Mamba, the novel architecture that threatens Transformers
Mamba is a new state space model architecture that has shown promising performance on information-dense data such as language modeling, where previous subquadratic models fall short of Transformers. In this blog post, we will explore the key features of Mamba and its potential applications.
Introduction
Mamba is a linear-time sequence modeling architecture that uses selective state spaces to achieve state-of-the-art performance across several modalities such as language, audio, and genomics. The architecture is designed to address the computational inefficiency of the Transformer architecture on long sequences. Mamba achieves fast inference (5 × higher throughput than Transformers) and linear scaling in sequence length, and its performance improves on real data up to million-length sequences.
Background
The Transformer architecture and its core attention module are the foundation models that power most of the exciting applications in deep learning. However, many subquadratic-time architectures such as linear attention, gated convolution and recurrent models, and structured state space models (SSMs) have been developed to address Transformers’ computational inefficiency on long sequences. These models have not performed as well as attention on important modalities such as language, however, which is what Mamba attempts to address.
Key Features
Mamba’s key features include:
- Selective state space models: Mamba uses selective state spaces to perform content-based reasoning. As the name suggests, these selective state space models “select” which information to propagate and which information to forget when infering the next token in the sequence. These models are part of the trainable parts of the Mamba model.

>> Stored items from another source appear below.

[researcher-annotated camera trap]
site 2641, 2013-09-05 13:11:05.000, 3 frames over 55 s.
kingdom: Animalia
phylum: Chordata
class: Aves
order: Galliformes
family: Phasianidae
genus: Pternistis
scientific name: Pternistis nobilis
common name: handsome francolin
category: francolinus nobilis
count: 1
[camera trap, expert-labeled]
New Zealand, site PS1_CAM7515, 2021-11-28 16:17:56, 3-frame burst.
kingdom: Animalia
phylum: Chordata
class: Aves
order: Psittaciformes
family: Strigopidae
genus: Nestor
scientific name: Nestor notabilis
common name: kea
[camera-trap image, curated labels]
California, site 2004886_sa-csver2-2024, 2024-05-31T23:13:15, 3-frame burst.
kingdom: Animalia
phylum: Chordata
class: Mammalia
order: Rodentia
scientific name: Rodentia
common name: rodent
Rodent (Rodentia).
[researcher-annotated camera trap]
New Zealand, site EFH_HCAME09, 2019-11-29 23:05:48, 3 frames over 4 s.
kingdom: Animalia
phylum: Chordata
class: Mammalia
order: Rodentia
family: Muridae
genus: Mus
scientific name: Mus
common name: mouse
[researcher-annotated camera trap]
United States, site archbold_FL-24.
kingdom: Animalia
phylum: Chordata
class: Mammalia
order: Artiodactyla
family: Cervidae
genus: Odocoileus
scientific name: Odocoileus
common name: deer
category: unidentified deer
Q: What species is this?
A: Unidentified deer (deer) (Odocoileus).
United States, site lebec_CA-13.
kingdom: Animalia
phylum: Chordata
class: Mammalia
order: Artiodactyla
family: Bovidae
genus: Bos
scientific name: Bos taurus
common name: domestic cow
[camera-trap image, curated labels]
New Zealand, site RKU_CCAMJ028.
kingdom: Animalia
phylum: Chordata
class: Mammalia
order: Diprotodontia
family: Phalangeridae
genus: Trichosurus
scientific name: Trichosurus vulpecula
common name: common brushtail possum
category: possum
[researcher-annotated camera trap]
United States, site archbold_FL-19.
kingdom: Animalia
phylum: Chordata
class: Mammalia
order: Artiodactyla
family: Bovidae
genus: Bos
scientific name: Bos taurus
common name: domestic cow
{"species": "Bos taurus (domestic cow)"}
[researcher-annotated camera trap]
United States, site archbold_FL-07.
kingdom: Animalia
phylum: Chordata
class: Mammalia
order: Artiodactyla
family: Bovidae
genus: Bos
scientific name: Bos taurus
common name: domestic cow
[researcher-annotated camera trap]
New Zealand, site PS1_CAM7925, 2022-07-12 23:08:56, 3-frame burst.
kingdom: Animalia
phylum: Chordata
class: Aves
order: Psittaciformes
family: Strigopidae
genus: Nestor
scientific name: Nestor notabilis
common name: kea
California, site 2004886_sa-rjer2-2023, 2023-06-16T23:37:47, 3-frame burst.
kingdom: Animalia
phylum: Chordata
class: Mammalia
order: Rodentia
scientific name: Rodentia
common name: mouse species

- Hardware-aware parallel algorithm: Mamba’s selective SSMs are integrated into a simplified end-to-end neural network architecture without attention or even MLP blocks. The model enjoys fast inference and linear scaling in sequence length, and its performance improves on real data up to million-length sequences.
- State-of-the-art performance: Mamba achieves state-of-the-art performance across several modalities such as language, audio, and genomics. On language modeling, our Mamba-3B model outperforms Transformers of the same size and matches Transformers twice its size, both in pretraining and downstream evaluation.
Applications
You might be thinking: what is this architecture even good for? Mamba has several potential applications, including:
- Language modeling: Mamba’s state-of-the-art performance on language modeling makes it an ideal choice for natural language processing tasks such as text classification, sentiment analysis, and machine translation.
- Audio processing: Mamba’s ability to handle long sequences makes it a promising architecture for audio processing tasks such as speech recognition and music generation.
- Genomics: Mamba’s ability to handle long sequences also makes it a promising architecture for genomics tasks such as DNA sequencing and protein folding.